I met Toni at my oldest brother’s house in early 1964. She wasn’t particularly pretty. She was kinda skinny and pale, with stringy brown hair. I began taking her out. What kept us dating was that she was fascinated with listening to me talk. I expounded on the subjects that interested her, and our philosophies gelled. We were both liberals and atheists, and were in the process of rebelling from our pasts.

I read a lot about history and philosophy, and she didn’t. She mostly read romance westerns, but enjoyed listening to me talk. We were gradually attracted physically. She was completely inexperienced, and didn’t even know where to begin. She had been raised by an illiterate mother and her mother’s “uncle”, who took the single mother in when Toni was four and looked after them until she was 15.

I received my draft notice a week after our meeting. At that time one didn’t have to go into the Army if one was married, so we decided to get married. The deed was done on June 25, 1964 in the little town of Loveland, Colorado (what nice irony!). They had a wedding chapel, and she didn’t want to get married in a real church.

The marriage got off to a rocky start.

You see, I was lazy. At least that’s how she saw me. She had married me because she saw someone who could give her a life of luxury. All I wanted was to work on cars. She finally badgered me into enrolling in college. Getting into Colorado University was no challenge. I was smart enough, and school had always been a breeze. The problem was my lack of interest. Like I said, I wanted only to work on cars and build hot rods. I had been reading car magazines since I was 11 years old, and attended my first drag race in 1954, with my father.

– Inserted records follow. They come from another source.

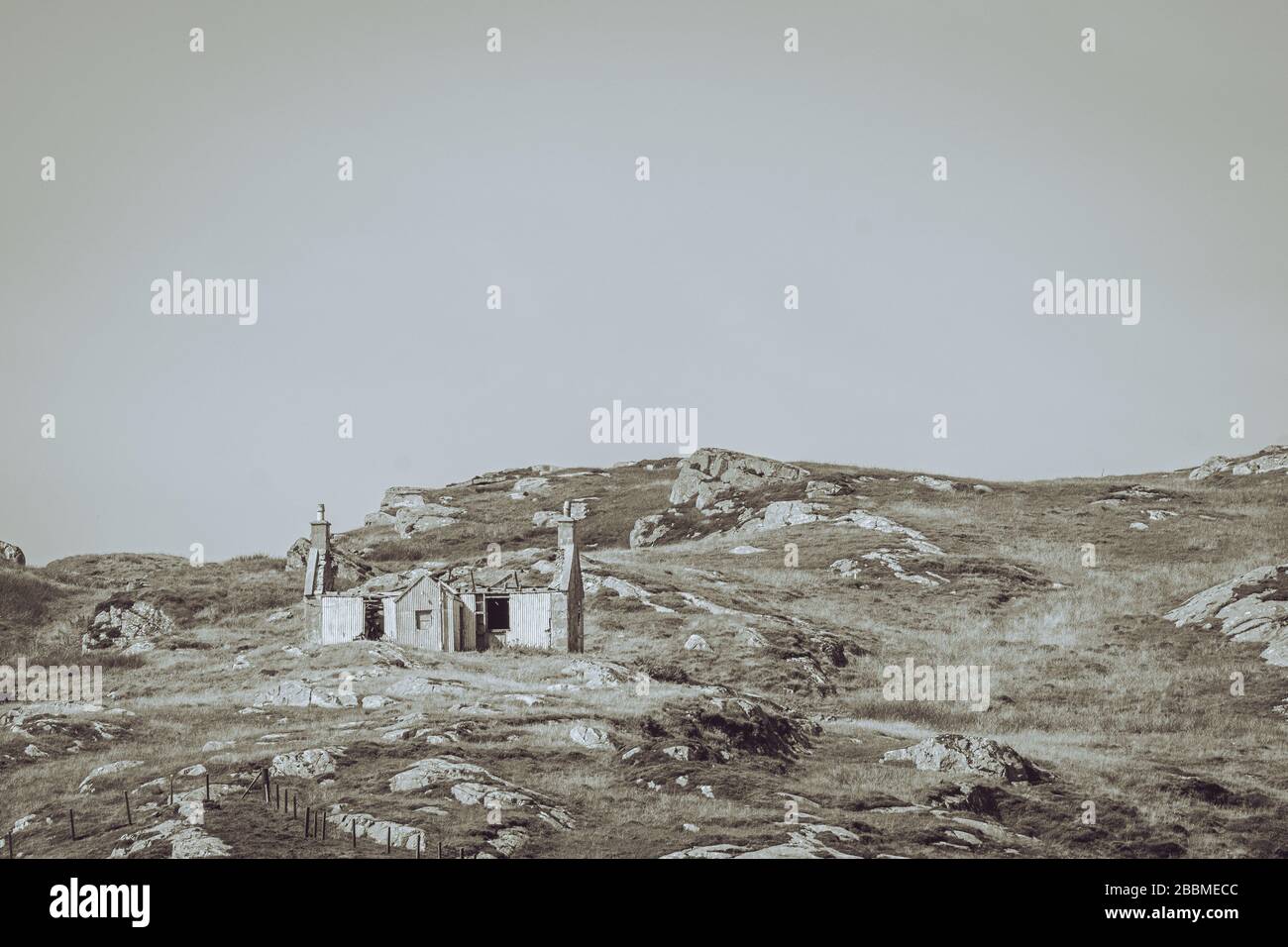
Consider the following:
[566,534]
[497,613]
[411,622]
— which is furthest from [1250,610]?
[411,622]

She hated the idea of being married to a “grease monkey”; thus I found myself again in college with no real desire to be there. In order to afford college, I worked as a horse trainer on an Arabian ranch north of town. We lived in a little house on the ranch, where I worked 5 or 6 hours a day and weekends in addition to attending college.

It was not an idyllic time, but we managed. By January, 1966, we were far enough behind so that I had to drop out of college for a semester and work as a concrete form builder. I made good money and liked the work, but another fly flew into the ointment. As soon as I dropped out, the draft board was notified and I got my second draft notice.

Thus I faced a dilemma. I decided that being an army officer wouldn’t be such a bad idea. I went to see my recruiter and after taking a battery of tests, signed up with OCS in mind.

After the red Hat party, Toni headed back to California and I went on to graduate and become an Army lieutenant.